Rubbish is everywhere in the streets. Streamers and paper flowers have fallen from the awnings. Soft-drink tins, burger wrappers, straws. She finds a ten-dollar note as she walks, which is good, because she didn’t ask for any money when she left.

She pushes open the door to Crystal Corner, hears the cascade of tinkling bells. Pattie Kelly looks at the tangerine dress in the plastic bag.

‘Where’s Pearl?’ she says.

There’s something about the way she says it that scares Rose. There is a sharp edge to Pattie’s voice, she’s saying, Why isn’t Pearl inside that dress?

‘Isn’t she here?’ says Rose, and there’s a slight realisation. It’s crouching, rising, growing limbs. She turns her back on it quickly.

‘No,’ says Pattie. ‘She didn’t come home. I thought she was with you.’

Rose thinks she probably slept in Jonah Pedersen’s car at the beach. That’s all. She doesn’t say that.

‘She’s got my dress,’ is what she says.

Pattie looks at her.

Afterward, for years, Rose thinks that Pattie was seeing her aura, was seeing its true colour. Black.

She looks at Rose with a kind of horror.

‘Something’s wrong,’ she says.

‘I’m sure she’s all right,’ says Rose. She knows she isn’t. She wants to fall to the ground and scream.

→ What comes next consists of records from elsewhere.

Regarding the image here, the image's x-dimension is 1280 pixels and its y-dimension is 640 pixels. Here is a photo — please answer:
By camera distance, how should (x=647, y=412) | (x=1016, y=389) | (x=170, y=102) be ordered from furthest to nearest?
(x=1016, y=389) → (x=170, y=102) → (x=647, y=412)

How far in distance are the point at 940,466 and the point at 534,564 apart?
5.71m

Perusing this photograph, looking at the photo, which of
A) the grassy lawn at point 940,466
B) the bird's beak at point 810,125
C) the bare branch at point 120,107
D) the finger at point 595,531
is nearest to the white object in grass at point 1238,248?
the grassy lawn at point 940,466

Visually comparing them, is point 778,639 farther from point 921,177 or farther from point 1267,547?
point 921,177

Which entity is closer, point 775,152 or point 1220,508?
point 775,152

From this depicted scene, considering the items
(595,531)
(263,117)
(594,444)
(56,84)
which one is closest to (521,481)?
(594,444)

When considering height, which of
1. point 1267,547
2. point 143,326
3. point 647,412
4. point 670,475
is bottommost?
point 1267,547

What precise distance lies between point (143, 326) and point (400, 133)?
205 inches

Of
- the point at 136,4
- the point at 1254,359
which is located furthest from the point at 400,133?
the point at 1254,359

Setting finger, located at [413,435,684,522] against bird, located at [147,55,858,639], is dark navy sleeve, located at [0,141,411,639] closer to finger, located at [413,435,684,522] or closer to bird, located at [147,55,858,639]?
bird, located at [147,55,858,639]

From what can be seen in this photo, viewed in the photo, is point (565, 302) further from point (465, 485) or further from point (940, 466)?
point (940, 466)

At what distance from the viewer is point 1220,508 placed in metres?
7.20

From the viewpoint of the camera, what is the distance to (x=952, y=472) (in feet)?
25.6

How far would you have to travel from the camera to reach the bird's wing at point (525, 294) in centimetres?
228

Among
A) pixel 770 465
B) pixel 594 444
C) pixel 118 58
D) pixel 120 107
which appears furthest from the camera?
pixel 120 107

‘No,’ says Pattie, ‘something’s wrong.’

There’s a flurry of phone calls first, then a blizzard. Jonah Pedersen says he arranged to meet Pearl but was picked up by the police for driving unlicensed. It’s terrible; it might just ruin his professional football career. His father is still down at the police station trying to sort things out. By the time he walked to the mill yards last night, Pearl was long gone.